Start of Recorded information

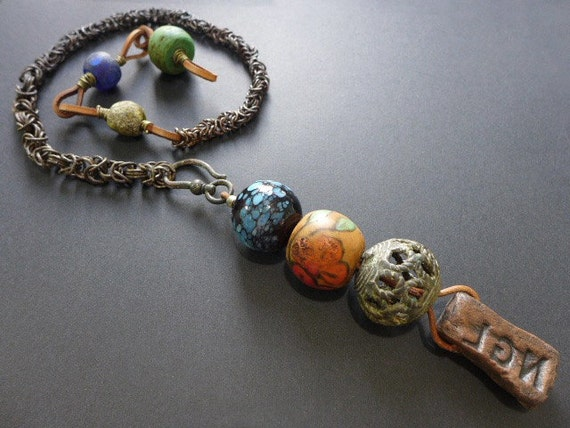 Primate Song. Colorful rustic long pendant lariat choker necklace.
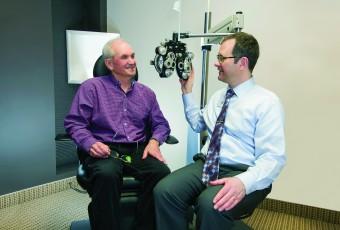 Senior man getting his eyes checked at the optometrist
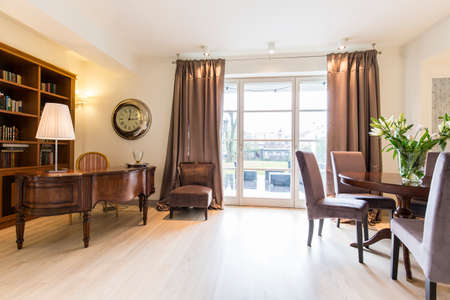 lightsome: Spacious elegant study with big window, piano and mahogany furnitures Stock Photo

End of Recorded information

▸ **Aim of the task**: Without including any picture, write out the material above verbatim.

▸ **Solution for this problem**:
 Primate Song. Colorful rustic long pendant lariat choker necklace.
 Senior man getting his eyes checked at the optometrist
 lightsome: Spacious elegant study with big window, piano and mahogany furnitures Stock Photo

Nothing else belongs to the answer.